Demographics data has been saved as '3-countries-demographic-stats.csv'!


## (4) Climate Stats of Countries
https://www.climatewatchdata.org/

In [98]:
import time
import pandas as pd
from selenium import webdriver
from selenium.webdriver.chrome.service import Service
from selenium.webdriver.common.by import By
from selenium.webdriver.chrome.options import Options
from webdriver_manager.chrome import ChromeDriverManager

country_df = pd.read_csv('./datasets/2-countries-iso-codes.csv')
country_list = country_df.to_dict("records")

chrome_options = Options()
chrome_options.add_argument("--headless")
chrome_options.add_argument("--no-sandbox")
chrome_options.add_argument("--disable-dev-shm-usage")

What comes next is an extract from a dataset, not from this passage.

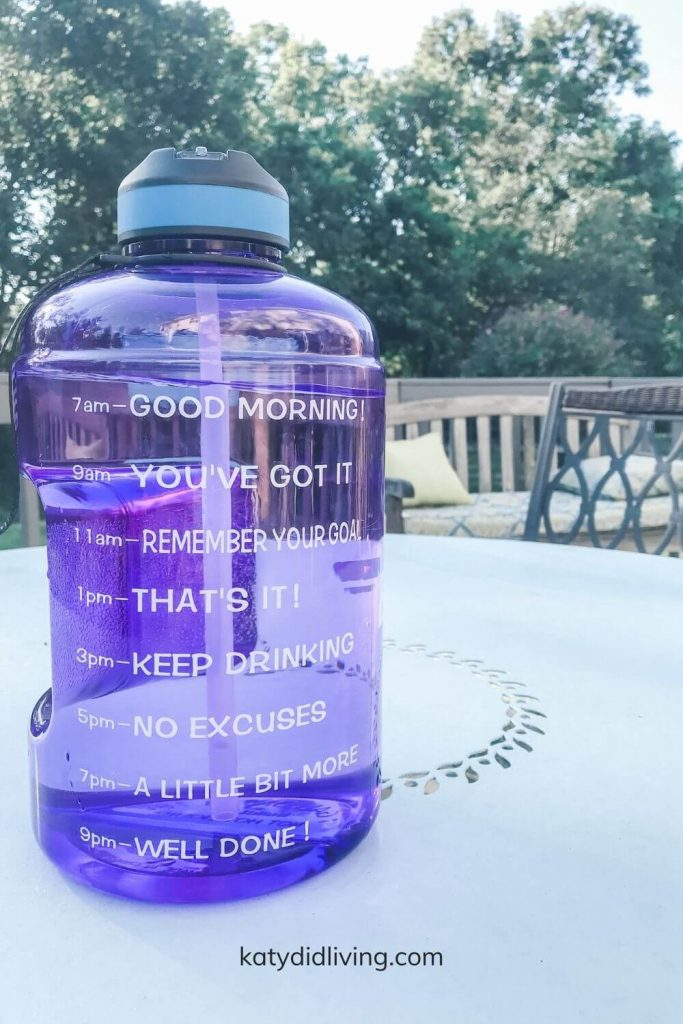 Gallon sized water bottle with time markings down one side with motivational phrases.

driver = webdriver.Chrome(service=Service(ChromeDriverManager().install()), options=chrome_options)
final_data = []

for row in country_list:
    country_name = row["Country"]
    iso_code = row["ISO Code (Alpha-3)"]
    url = f"https://www.climatewatchdata.org/countries/{iso_code}?end_year=2023&start_year=1990"
    driver.get(url)
    time.sleep(5)
    
    metrics = {
        "Country": country_name,
        "Country Code": iso_code,
        "Total Emissions (MtCO2e)": None,
        "Emissions per Capita (tCO2e/person)": None,
        "Emissions per GDP (tCO2e/million $GDP)": None,
        "ND-GAIN Vulnerability Score": None,
        "Population (millions)": None,
        "GDP per Capita (USD)": None
    }

    try:
        cards = driver.find_elements(By.CLASS_NAME, "country-header-styles__cardContent__Y6vBv")
        for card in cards:
            try:
                label = card.find_element(By.CLASS_NAME, "country-header-styles__title__trYG1").text.strip()
                value = card.find_element(By.CLASS_NAME, "country-header-styles__value__3f0d2").text.strip()
                if "Total Emissions" in label:
                    metrics["Total Emissions (MtCO2e)"] = value
                elif "Emissions per Capita" in label:
                    metrics["Emissions per Capita (tCO2e/person)"] = value
                elif "Emissions per GDP" in label:
                    metrics["Emissions per GDP (tCO2e/million $GDP)"] = value
                elif "ND-GAIN Vulnerability Score" in label:
                    metrics["ND-GAIN Vulnerability Score"] = value
                elif "Population (millions)" in label:
                    metrics["Population (millions)"] = value
                elif "GDP per Capita" in label:
                    metrics["GDP per Capita (USD)"] = value
            except:
                continue
        final_data.append(metrics)
    except Exception as e:
        print(f"Error scraping {country_name}: {e}")
        continue
    time.sleep(2)

driver.quit()

In [99]:
df = pd.DataFrame(final_data)
display(df.head())
df.to_csv("./datasets/4-countries-climate-watchdata.csv", index=False)
print("\nClimate watchdata has been saved as '4-countries-climate-watchdata.csv'!")

Unnamed: 0,Country,Country Code,Total Emissions (MtCO2e),Emissions per Capita (tCO2e/person),Emissions per GDP (tCO2e/million $GDP),ND-GAIN Vulnerability Score,Population (millions),GDP per Capita (USD)
0,Aruba,ABW,,,,,,
1,Afghanistan,AFG,31.27,0.8,1554.66,0.59,39.84,516.75
2,Angola,AGO,119.41,3.63,2226.99,0.51,33.93,1631.43
3,Anguilla,AIA,,,,,,
4,Åland Islands,ALA,,,,,,



Climate watchdata has been saved as '4-countries-climate-watchdata.csv'!